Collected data
----------

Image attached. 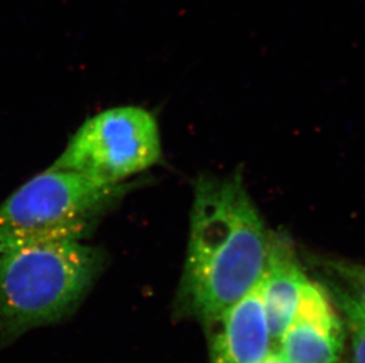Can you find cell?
Listing matches in <instances>:
<instances>
[{"label":"cell","instance_id":"obj_5","mask_svg":"<svg viewBox=\"0 0 365 363\" xmlns=\"http://www.w3.org/2000/svg\"><path fill=\"white\" fill-rule=\"evenodd\" d=\"M346 328L324 287L310 278L304 285L292 322L280 336L279 352L289 363H337Z\"/></svg>","mask_w":365,"mask_h":363},{"label":"cell","instance_id":"obj_7","mask_svg":"<svg viewBox=\"0 0 365 363\" xmlns=\"http://www.w3.org/2000/svg\"><path fill=\"white\" fill-rule=\"evenodd\" d=\"M307 280L291 238L271 231L269 256L259 287L274 342L292 322Z\"/></svg>","mask_w":365,"mask_h":363},{"label":"cell","instance_id":"obj_4","mask_svg":"<svg viewBox=\"0 0 365 363\" xmlns=\"http://www.w3.org/2000/svg\"><path fill=\"white\" fill-rule=\"evenodd\" d=\"M163 158L159 123L148 110L118 107L90 117L70 138L52 168L106 184H121Z\"/></svg>","mask_w":365,"mask_h":363},{"label":"cell","instance_id":"obj_8","mask_svg":"<svg viewBox=\"0 0 365 363\" xmlns=\"http://www.w3.org/2000/svg\"><path fill=\"white\" fill-rule=\"evenodd\" d=\"M323 285L337 307L351 340L352 363H365L364 303L339 282L329 278Z\"/></svg>","mask_w":365,"mask_h":363},{"label":"cell","instance_id":"obj_9","mask_svg":"<svg viewBox=\"0 0 365 363\" xmlns=\"http://www.w3.org/2000/svg\"><path fill=\"white\" fill-rule=\"evenodd\" d=\"M309 261L319 268L327 278L339 282L354 293L365 305V265L337 257L309 255Z\"/></svg>","mask_w":365,"mask_h":363},{"label":"cell","instance_id":"obj_10","mask_svg":"<svg viewBox=\"0 0 365 363\" xmlns=\"http://www.w3.org/2000/svg\"><path fill=\"white\" fill-rule=\"evenodd\" d=\"M257 363H289L284 357L283 354L274 350H269V353L266 354L265 357H262V360L258 361Z\"/></svg>","mask_w":365,"mask_h":363},{"label":"cell","instance_id":"obj_2","mask_svg":"<svg viewBox=\"0 0 365 363\" xmlns=\"http://www.w3.org/2000/svg\"><path fill=\"white\" fill-rule=\"evenodd\" d=\"M83 241L34 244L0 254V348L73 315L107 264Z\"/></svg>","mask_w":365,"mask_h":363},{"label":"cell","instance_id":"obj_3","mask_svg":"<svg viewBox=\"0 0 365 363\" xmlns=\"http://www.w3.org/2000/svg\"><path fill=\"white\" fill-rule=\"evenodd\" d=\"M129 190L130 183L106 184L50 167L0 203V254L46 242L83 241Z\"/></svg>","mask_w":365,"mask_h":363},{"label":"cell","instance_id":"obj_1","mask_svg":"<svg viewBox=\"0 0 365 363\" xmlns=\"http://www.w3.org/2000/svg\"><path fill=\"white\" fill-rule=\"evenodd\" d=\"M269 240L242 172L199 176L176 314L207 323L244 298L265 270Z\"/></svg>","mask_w":365,"mask_h":363},{"label":"cell","instance_id":"obj_6","mask_svg":"<svg viewBox=\"0 0 365 363\" xmlns=\"http://www.w3.org/2000/svg\"><path fill=\"white\" fill-rule=\"evenodd\" d=\"M205 325L210 363H257L271 350L272 336L259 283Z\"/></svg>","mask_w":365,"mask_h":363}]
</instances>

----------

Task to carry out:
Extract each line above that contains the string "instances".

Task response:
Listing matches in <instances>:
<instances>
</instances>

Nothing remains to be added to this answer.